Nick Piggin | 1 Dec 2008 09:33
Picon

[patch][rfc] fs: shrink struct dentry

Hi,
Comments?
Thanks,
Nick

--
struct dentry is one of the most critical structures in the kernel. So it's
sad to see it going neglected.

With CONFIG_PROFILING turned on (which is probably the common case at least
for distros and kernel developers), sizeof(struct dcache) == 208 here
(64-bit). This gives 19 objects per slab.

I packed d_mounted into a hole, and took another 4 bytes off the inline
name length to take the padding out from the end of the structure. This
shinks it to 200 bytes. I could have gone the other way and increased the
length to 40, but I'm aiming for a magic number, read on...

I then got rid of the d_cookie pointer. This shrinks it to 192 bytes. Rant:
why was this ever a good idea? The cookie system should increase its hash
size or use a tree or something if lookups are a problem. Also the "fast
dcookie lookups" in oprofile should be moved into the dcookie code -- how
can oprofile possibly care about the dcookie_mutex? It gets dropped after
get_dcookie() returns so it can't be providing any sort of protection.

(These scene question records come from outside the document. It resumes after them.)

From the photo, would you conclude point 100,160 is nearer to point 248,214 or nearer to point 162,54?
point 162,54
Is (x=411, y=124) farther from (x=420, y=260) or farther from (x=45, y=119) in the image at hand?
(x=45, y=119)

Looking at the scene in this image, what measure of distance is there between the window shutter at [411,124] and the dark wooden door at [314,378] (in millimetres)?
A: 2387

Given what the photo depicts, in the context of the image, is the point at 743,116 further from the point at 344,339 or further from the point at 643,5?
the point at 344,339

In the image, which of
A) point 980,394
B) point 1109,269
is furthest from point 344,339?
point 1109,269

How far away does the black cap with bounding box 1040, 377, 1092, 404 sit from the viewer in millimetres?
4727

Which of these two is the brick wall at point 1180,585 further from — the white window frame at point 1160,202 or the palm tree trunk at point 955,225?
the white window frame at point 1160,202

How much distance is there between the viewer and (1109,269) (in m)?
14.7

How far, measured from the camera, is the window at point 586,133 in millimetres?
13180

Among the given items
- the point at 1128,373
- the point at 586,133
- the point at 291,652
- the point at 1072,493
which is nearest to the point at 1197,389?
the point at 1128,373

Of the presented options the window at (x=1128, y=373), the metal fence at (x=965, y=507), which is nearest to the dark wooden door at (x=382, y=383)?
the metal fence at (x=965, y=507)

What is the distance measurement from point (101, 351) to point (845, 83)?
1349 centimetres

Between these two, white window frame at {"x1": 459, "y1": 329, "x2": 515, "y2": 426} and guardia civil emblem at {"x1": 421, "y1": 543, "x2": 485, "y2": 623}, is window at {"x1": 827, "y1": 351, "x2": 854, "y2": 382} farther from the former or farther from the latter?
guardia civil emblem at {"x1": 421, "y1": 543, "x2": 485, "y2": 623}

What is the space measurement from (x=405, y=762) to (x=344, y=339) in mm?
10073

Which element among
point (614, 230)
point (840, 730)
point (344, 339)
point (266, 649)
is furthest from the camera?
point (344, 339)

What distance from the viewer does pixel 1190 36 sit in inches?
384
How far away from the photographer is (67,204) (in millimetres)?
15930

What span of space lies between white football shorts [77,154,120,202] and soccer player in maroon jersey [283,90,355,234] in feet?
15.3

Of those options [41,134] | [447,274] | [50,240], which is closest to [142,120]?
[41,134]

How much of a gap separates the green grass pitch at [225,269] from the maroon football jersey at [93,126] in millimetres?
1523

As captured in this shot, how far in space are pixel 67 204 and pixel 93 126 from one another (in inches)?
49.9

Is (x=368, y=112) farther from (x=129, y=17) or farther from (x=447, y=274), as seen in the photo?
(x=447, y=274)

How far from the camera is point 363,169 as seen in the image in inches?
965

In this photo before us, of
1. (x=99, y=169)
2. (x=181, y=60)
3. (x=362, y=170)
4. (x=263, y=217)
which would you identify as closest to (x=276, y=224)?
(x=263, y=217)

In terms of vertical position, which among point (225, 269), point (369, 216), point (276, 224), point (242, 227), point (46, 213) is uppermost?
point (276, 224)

At 192 bytes, 21 objects fit into a 4K page, saving about 3MB on my system
with ~140 000 entries allocated. 192 is also a multiple of 64, so we get
nice cacheline alignment on 64 and 32 byte line systems -- any given dentry
will now require 3 cachelines to touch all fields wheras previously it
would require 4.
(Continue reading)

Andi Kleen | 1 Dec 2008 12:09

Re: [patch][rfc] fs: shrink struct dentry

Nick Piggin <npiggin <at> suse.de> writes:

> Hi,
> Comments?
> Thanks,
> Nick
>
> --
> struct dentry is one of the most critical structures in the kernel. So it's
> sad to see it going neglected.

Very nice. But the sad thing is that such optimizations tend to quickly
bit rot again. At least add big fat comments.

How does it look like on 32bit hosts?

Since the size is variable depending on word size it might be a 
good idea to auto adjust inline name length to always give a nice
end result for slab.

Also I think with some effort it would be possible to shrink it more.
But since you already reached cache lines, it would just allow
to increase inline name length. Ok perhaps it would help more on 32bit.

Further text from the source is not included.